*DATA IN THIS EXERCISE*

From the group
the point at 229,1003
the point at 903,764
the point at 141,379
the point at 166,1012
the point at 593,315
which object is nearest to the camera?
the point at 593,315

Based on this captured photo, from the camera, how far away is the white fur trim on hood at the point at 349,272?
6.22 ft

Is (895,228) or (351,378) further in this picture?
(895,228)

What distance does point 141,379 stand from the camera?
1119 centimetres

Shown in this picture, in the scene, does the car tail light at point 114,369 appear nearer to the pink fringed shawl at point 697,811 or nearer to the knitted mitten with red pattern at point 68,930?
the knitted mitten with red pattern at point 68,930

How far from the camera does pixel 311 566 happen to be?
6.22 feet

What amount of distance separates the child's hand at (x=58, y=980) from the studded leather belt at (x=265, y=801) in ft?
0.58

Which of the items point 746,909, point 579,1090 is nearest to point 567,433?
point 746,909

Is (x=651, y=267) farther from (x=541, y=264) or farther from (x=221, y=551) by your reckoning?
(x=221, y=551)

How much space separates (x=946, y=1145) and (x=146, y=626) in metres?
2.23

*WHAT YOU WILL DO*
Starting at the record that contains "Shown in this" and ending with the last record, express those records as a CSV with two columns, text and answer, one row per record. Put each value in its own quoted field and turn any line breaks into spaces.

*THE RESULT*
text,answer
"Shown in this picture, in the scene, does the car tail light at point 114,369 appear nearer to the pink fringed shawl at point 697,811 or nearer to the knitted mitten with red pattern at point 68,930?","the knitted mitten with red pattern at point 68,930"
"How far from the camera does pixel 311 566 happen to be?","6.22 feet"
"What amount of distance separates the child's hand at (x=58, y=980) from the studded leather belt at (x=265, y=801) in ft?","0.58"
"Which of the items point 746,909, point 579,1090 is nearest to point 567,433?","point 746,909"
"Is (x=651, y=267) farther from (x=541, y=264) or farther from (x=221, y=551) by your reckoning?","(x=221, y=551)"
"How much space separates (x=946, y=1145) and (x=146, y=626) in metres?","2.23"